Page:Revue des Deux Mondes - 1898 - tome 146.djvu/943

La bibliothèque libre.
Le texte de cette page a été corrigé et est conforme au fac-similé.

Sont-elles bonnes pour toi’ ? demanda Osberne, s’amusant à lui retourner la question qu’elle lui avait faite. — Parfois oui, répondit-elle, en riant aussi, et parfois non : mais cela tient peut-être à ce que je ne suis pas toujours bonne pour elles, comme toi pour tes gens. » Il ne répondit rien, et il y eut entre eux un moment de silence. Puis il dit : « A quoi penses-tu, fille ? — — A ceci, dit-elle. Je pense au bonheur que c’est que je t’aie vu, car tu m’as donné tant de joie ! — Nous pouvons nous revoir de la même façon, si tu veux ! « Oh ! oui », reprit-elle ; et de nouveau elle se tut.


Mais Osberne n’avait pas fini de la questionner. Il lui demanda ce qu’elle faisait dans la grotte d’où il l’avait vue sortir : elle y venait souvent se cacher, pour échapper aux vexations de ses tantes, et aussi parce que, sans y avoir jamais rencontré personne, elle avait l’impression d’y avoir des amis. Un jour, par exemple, elle y avait trouvé une petite flûte rustique, qui lui avait été d’un précieux service.


— Car devine un peu ce que je fais en ce moment, sur cette colline ! — Tu te divertis à bavarder avec un ami, répondit Osberne en riant. — Pas du tout, dit-elle : je garde mon troupeau. — Et elle tira la flûte de sous sa robe, et se mit à jouer, et une mélodie en jaillit d’une douceur ravissante, si gaie que le petit garçon lui-même ne put s’empêcher de balancer ses jambes en cadence. Et dès l’instant d’après, il entendit des bêlemens ; et des moutons accoururent autour de la petite bergère. Alors elle se leva et marcha vers eux, et, les ayant en cercle autour d’elle, elle dansa, soulevant ses jambes nues, tandis que ses cheveux d’or dansaient sur ses épaules ; et les moutons, aussi, sautaient et dansaient comme si elle le leur avait ordonné. Jamais le petit garçon n’avait vu un plus joli jeu.

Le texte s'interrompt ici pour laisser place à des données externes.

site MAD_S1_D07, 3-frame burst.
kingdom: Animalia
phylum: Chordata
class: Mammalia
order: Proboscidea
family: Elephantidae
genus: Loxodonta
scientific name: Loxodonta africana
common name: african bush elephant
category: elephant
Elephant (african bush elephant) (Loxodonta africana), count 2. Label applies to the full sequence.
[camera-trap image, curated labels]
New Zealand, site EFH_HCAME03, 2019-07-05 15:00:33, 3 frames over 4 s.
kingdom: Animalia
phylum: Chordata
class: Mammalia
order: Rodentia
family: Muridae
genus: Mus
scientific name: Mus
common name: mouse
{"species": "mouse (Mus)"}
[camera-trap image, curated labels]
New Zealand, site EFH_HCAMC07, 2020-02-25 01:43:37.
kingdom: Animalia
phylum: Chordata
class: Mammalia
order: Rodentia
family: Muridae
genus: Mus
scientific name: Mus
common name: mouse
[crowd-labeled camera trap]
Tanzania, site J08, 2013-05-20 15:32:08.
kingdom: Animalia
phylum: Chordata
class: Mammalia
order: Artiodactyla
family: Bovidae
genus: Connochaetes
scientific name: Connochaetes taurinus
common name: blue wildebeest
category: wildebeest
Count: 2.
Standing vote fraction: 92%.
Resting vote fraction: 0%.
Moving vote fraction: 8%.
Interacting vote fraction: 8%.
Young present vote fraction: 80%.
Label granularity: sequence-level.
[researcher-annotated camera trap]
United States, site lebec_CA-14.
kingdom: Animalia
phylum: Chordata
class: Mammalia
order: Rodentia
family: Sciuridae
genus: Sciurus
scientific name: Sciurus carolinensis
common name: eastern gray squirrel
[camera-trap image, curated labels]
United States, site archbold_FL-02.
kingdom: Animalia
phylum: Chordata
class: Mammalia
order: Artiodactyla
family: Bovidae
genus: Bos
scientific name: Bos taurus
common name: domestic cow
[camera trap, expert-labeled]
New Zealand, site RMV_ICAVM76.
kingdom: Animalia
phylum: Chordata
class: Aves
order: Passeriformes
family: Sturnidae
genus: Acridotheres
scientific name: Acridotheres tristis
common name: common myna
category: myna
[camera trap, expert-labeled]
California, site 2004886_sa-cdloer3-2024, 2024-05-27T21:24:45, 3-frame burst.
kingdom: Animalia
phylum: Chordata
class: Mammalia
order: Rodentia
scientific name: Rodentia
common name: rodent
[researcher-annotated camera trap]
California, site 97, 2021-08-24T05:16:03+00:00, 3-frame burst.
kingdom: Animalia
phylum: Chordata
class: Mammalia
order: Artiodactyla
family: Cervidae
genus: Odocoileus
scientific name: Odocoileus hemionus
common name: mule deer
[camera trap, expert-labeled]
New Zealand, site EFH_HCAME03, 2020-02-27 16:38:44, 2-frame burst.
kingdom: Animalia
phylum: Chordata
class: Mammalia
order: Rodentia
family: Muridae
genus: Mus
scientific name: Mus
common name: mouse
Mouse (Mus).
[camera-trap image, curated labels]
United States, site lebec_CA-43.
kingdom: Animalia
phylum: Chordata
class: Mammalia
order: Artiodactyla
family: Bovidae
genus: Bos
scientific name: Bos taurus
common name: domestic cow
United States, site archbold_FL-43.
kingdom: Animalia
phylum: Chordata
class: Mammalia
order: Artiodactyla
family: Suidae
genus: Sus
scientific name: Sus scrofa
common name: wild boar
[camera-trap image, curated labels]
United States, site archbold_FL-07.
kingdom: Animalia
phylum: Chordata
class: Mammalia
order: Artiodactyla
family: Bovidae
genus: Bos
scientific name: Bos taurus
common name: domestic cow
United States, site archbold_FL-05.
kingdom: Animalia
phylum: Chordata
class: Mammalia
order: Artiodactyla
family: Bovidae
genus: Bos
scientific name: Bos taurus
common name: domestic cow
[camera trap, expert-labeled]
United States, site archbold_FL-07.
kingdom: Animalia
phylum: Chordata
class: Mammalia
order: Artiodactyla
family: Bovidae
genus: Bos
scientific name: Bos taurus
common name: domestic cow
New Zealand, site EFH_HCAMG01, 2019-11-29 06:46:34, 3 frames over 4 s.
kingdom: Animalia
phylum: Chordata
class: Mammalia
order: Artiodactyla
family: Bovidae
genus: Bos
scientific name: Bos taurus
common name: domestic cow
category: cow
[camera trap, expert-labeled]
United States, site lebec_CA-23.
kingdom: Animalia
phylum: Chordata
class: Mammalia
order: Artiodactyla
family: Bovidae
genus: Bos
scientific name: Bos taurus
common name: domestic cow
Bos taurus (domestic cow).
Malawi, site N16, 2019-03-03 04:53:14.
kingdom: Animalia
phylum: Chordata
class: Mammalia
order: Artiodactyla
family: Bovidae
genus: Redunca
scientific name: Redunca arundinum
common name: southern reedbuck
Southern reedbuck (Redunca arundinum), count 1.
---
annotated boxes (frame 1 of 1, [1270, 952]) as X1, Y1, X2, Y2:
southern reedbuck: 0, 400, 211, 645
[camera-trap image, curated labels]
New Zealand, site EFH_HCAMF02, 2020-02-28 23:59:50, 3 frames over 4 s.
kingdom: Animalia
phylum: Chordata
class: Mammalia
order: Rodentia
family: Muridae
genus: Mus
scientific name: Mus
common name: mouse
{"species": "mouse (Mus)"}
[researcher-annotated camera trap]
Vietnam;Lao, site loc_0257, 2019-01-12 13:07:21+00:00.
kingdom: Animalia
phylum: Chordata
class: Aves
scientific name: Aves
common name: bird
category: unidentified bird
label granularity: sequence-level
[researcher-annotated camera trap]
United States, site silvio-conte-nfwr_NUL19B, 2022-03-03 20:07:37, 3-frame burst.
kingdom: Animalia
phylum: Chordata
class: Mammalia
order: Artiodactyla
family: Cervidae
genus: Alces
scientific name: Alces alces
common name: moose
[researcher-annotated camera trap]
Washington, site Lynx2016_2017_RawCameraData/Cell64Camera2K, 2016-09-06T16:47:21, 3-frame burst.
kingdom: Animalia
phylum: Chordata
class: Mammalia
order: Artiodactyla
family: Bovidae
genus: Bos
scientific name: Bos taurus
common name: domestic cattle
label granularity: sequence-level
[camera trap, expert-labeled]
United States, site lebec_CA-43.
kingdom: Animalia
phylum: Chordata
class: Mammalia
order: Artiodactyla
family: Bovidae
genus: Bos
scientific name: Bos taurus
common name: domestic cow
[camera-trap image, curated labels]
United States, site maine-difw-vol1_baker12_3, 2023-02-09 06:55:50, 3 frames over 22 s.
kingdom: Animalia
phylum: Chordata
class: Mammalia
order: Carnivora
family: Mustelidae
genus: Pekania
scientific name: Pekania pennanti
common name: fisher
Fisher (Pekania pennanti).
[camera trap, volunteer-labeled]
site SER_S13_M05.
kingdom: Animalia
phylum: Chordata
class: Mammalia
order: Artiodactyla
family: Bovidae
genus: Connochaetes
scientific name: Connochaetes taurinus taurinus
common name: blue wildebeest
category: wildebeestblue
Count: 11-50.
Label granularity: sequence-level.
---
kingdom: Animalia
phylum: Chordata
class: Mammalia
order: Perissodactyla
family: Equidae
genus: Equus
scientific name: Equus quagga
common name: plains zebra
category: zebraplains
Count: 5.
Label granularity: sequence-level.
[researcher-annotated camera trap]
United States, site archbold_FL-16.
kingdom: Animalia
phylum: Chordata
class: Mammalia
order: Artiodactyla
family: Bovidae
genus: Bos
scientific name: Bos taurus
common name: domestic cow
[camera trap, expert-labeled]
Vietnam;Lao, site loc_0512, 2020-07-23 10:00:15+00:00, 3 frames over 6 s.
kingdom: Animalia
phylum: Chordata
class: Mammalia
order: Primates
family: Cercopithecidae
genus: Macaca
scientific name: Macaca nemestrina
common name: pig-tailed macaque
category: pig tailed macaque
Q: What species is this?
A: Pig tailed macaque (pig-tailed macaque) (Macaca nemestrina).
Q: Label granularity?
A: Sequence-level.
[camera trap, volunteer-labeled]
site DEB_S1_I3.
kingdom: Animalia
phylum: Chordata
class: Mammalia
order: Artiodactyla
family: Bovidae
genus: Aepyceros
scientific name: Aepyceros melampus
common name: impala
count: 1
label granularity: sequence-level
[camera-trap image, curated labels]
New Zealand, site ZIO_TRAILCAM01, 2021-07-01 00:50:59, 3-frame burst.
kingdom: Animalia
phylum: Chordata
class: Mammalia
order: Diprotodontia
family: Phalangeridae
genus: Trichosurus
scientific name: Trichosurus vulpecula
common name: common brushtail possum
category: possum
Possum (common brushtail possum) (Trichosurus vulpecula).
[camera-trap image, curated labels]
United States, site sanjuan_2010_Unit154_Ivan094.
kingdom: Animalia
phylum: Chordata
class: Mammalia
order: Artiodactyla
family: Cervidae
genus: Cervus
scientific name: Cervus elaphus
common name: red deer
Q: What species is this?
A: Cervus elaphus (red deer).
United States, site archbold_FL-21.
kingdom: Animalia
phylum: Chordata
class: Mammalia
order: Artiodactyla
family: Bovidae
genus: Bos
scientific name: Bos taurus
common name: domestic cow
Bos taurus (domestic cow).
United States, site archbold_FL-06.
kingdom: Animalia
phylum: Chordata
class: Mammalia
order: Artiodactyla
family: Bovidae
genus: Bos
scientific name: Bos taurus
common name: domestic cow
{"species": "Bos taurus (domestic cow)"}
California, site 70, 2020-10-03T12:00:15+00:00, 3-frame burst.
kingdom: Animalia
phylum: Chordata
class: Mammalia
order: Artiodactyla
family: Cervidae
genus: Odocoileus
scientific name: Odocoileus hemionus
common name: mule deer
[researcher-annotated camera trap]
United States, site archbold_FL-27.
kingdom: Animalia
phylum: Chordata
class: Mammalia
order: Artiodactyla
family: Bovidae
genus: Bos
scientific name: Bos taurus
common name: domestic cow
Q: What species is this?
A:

Une autre fois, l’enfant avait reçu de ses amis invisibles un collier d’or et de pierreries : pour le montrer à Osberne, elle dégrafa le haut de sa robe, et sous la grosse laine bleue il aperçut une gorge d’une blancheur de neige, où le collier brillait comme un cercle d’étoiles. — Et, dis-moi, lui demanda-t-il, que sais-tu faire ? — Elle savait filer et tisser, et cuire le pain et battre le beurre, et moudre le grain sur la meule, encore que ce fût une dure tâche. Mais rien ne lui plaisait comme de garder ses moutons. Lui, à son tour, se vanta de ce qu’il savait faire. Il savait tuer des loups, car c’était un petit héros ; il savait tirer à l’arc ; mais il savait aussi chanter des poèmes qu’il improvisait. — Comme ce serait doux, dit-elle, si tu voulais chanter un poème pour moi ! — Il se leva et chanta ainsi :

— Maintenant l’herbe pousse librement, — et le lys fleurit dans le pré ; — et la verdure d’avril — se répand de toutes parts ; — et loin derrière nous — s’en est allé l’hiver ; — et le lord des vents — a perdu de ses forces. — Et toi, plus belle que la fleur du tilleul, — tu sors du sombre caveau comme le printemps de l’hiver.